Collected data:

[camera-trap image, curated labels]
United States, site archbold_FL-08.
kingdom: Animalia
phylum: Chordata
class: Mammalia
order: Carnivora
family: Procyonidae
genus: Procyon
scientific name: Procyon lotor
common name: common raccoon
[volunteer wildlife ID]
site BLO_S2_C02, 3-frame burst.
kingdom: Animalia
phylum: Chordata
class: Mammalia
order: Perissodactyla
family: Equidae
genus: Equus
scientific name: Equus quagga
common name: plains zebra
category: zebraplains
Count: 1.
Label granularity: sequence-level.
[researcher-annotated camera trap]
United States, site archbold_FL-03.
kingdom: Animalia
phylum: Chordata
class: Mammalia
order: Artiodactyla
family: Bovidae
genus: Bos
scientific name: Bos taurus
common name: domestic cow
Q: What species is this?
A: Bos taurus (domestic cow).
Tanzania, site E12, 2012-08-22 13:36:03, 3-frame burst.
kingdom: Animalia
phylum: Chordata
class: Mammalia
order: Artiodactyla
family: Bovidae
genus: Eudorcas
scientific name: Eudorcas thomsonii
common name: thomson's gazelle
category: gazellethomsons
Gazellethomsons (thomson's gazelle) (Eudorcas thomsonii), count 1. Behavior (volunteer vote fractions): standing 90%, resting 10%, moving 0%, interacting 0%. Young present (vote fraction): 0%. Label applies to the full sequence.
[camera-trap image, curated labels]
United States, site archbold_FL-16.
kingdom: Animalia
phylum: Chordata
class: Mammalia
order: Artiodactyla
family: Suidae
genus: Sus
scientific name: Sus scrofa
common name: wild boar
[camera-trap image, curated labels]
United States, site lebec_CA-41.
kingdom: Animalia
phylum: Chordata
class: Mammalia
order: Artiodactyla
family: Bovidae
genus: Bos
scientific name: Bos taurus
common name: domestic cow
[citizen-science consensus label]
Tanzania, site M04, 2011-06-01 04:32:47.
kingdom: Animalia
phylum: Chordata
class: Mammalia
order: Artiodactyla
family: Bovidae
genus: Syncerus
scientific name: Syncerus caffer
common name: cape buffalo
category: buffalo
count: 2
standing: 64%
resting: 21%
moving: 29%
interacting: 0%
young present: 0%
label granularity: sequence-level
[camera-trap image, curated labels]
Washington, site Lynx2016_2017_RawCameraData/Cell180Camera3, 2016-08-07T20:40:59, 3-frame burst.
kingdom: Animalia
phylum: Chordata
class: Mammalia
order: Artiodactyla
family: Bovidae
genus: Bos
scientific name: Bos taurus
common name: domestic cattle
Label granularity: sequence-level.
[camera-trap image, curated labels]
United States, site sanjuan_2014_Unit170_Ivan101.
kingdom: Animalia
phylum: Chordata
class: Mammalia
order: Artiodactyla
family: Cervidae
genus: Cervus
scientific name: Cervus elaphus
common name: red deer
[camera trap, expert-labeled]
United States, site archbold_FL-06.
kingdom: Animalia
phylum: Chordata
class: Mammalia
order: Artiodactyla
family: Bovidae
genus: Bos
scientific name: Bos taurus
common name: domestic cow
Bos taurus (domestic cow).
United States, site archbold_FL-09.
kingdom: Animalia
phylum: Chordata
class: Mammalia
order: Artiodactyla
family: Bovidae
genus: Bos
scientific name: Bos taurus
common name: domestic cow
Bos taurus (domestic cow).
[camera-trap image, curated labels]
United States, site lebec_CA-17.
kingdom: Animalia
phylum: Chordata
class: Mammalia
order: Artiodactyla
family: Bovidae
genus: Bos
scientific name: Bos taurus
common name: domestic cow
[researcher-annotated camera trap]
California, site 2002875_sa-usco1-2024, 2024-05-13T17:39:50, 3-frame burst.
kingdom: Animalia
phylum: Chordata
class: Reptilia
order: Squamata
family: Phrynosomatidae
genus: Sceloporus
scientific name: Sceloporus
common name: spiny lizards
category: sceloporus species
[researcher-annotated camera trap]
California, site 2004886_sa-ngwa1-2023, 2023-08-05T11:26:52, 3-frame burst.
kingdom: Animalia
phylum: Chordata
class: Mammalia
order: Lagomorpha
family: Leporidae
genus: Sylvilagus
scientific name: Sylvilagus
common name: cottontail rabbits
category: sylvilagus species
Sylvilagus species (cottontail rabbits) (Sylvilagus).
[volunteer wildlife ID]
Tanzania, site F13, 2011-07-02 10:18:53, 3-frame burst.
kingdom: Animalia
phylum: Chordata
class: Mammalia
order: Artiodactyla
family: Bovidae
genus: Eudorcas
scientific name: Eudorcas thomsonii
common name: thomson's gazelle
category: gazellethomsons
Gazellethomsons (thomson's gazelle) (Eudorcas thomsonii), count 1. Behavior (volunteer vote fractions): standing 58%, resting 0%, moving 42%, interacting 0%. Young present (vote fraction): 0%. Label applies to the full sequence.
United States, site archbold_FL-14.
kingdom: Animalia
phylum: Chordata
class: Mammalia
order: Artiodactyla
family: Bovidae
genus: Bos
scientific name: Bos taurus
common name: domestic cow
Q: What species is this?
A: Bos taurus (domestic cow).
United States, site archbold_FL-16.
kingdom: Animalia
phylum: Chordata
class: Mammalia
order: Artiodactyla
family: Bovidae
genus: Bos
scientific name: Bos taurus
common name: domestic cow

— How to complete this task —
All of the entries above should be written out verbatim.

— Task result —
[camera-trap image, curated labels]
United States, site archbold_FL-08.
kingdom: Animalia
phylum: Chordata
class: Mammalia
order: Carnivora
family: Procyonidae
genus: Procyon
scientific name: Procyon lotor
common name: common raccoon
[volunteer wildlife ID]
site BLO_S2_C02, 3-frame burst.
kingdom: Animalia
phylum: Chordata
class: Mammalia
order: Perissodactyla
family: Equidae
genus: Equus
scientific name: Equus quagga
common name: plains zebra
category: zebraplains
Count: 1.
Label granularity: sequence-level.
[researcher-annotated camera trap]
United States, site archbold_FL-03.
kingdom: Animalia
phylum: Chordata
class: Mammalia
order: Artiodactyla
family: Bovidae
genus: Bos
scientific name: Bos taurus
common name: domestic cow
Q: What species is this?
A: Bos taurus (domestic cow).
Tanzania, site E12, 2012-08-22 13:36:03, 3-frame burst.
kingdom: Animalia
phylum: Chordata
class: Mammalia
order: Artiodactyla
family: Bovidae
genus: Eudorcas
scientific name: Eudorcas thomsonii
common name: thomson's gazelle
category: gazellethomsons
Gazellethomsons (thomson's gazelle) (Eudorcas thomsonii), count 1. Behavior (volunteer vote fractions): standing 90%, resting 10%, moving 0%, interacting 0%. Young present (vote fraction): 0%. Label applies to the full sequence.
[camera-trap image, curated labels]
United States, site archbold_FL-16.
kingdom: Animalia
phylum: Chordata
class: Mammalia
order: Artiodactyla
family: Suidae
genus: Sus
scientific name: Sus scrofa
common name: wild boar
[camera-trap image, curated labels]
United States, site lebec_CA-41.
kingdom: Animalia
phylum: Chordata
class: Mammalia
order: Artiodactyla
family: Bovidae
genus: Bos
scientific name: Bos taurus
common name: domestic cow
[citizen-science consensus label]
Tanzania, site M04, 2011-06-01 04:32:47.
kingdom: Animalia
phylum: Chordata
class: Mammalia
order: Artiodactyla
family: Bovidae
genus: Syncerus
scientific name: Syncerus caffer
common name: cape buffalo
category: buffalo
count: 2
standing: 64%
resting: 21%
moving: 29%
interacting: 0%
young present: 0%
label granularity: sequence-level
[camera-trap image, curated labels]
Washington, site Lynx2016_2017_RawCameraData/Cell180Camera3, 2016-08-07T20:40:59, 3-frame burst.
kingdom: Animalia
phylum: Chordata
class: Mammalia
order: Artiodactyla
family: Bovidae
genus: Bos
scientific name: Bos taurus
common name: domestic cattle
Label granularity: sequence-level.
[camera-trap image, curated labels]
United States, site sanjuan_2014_Unit170_Ivan101.
kingdom: Animalia
phylum: Chordata
class: Mammalia
order: Artiodactyla
family: Cervidae
genus: Cervus
scientific name: Cervus elaphus
common name: red deer
[camera trap, expert-labeled]
United States, site archbold_FL-06.
kingdom: Animalia
phylum: Chordata
class: Mammalia
order: Artiodactyla
family: Bovidae
genus: Bos
scientific name: Bos taurus
common name: domestic cow
Bos taurus (domestic cow).
United States, site archbold_FL-09.
kingdom: Animalia
phylum: Chordata
class: Mammalia
order: Artiodactyla
family: Bovidae
genus: Bos
scientific name: Bos taurus
common name: domestic cow
Bos taurus (domestic cow).
[camera-trap image, curated labels]
United States, site lebec_CA-17.
kingdom: Animalia
phylum: Chordata
class: Mammalia
order: Artiodactyla
family: Bovidae
genus: Bos
scientific name: Bos taurus
common name: domestic cow
[researcher-annotated camera trap]
California, site 2002875_sa-usco1-2024, 2024-05-13T17:39:50, 3-frame burst.
kingdom: Animalia
phylum: Chordata
class: Reptilia
order: Squamata
family: Phrynosomatidae
genus: Sceloporus
scientific name: Sceloporus
common name: spiny lizards
category: sceloporus species
[researcher-annotated camera trap]
California, site 2004886_sa-ngwa1-2023, 2023-08-05T11:26:52, 3-frame burst.
kingdom: Animalia
phylum: Chordata
class: Mammalia
order: Lagomorpha
family: Leporidae
genus: Sylvilagus
scientific name: Sylvilagus
common name: cottontail rabbits
category: sylvilagus species
Sylvilagus species (cottontail rabbits) (Sylvilagus).
[volunteer wildlife ID]
Tanzania, site F13, 2011-07-02 10:18:53, 3-frame burst.
kingdom: Animalia
phylum: Chordata
class: Mammalia
order: Artiodactyla
family: Bovidae
genus: Eudorcas
scientific name: Eudorcas thomsonii
common name: thomson's gazelle
category: gazellethomsons
Gazellethomsons (thomson's gazelle) (Eudorcas thomsonii), count 1. Behavior (volunteer vote fractions): standing 58%, resting 0%, moving 42%, interacting 0%. Young present (vote fraction): 0%. Label applies to the full sequence.
United States, site archbold_FL-14.
kingdom: Animalia
phylum: Chordata
class: Mammalia
order: Artiodactyla
family: Bovidae
genus: Bos
scientific name: Bos taurus
common name: domestic cow
Q: What species is this?
A: Bos taurus (domestic cow).
United States, site archbold_FL-16.
kingdom: Animalia
phylum: Chordata
class: Mammalia
order: Artiodactyla
family: Bovidae
genus: Bos
scientific name: Bos taurus
common name: domestic cow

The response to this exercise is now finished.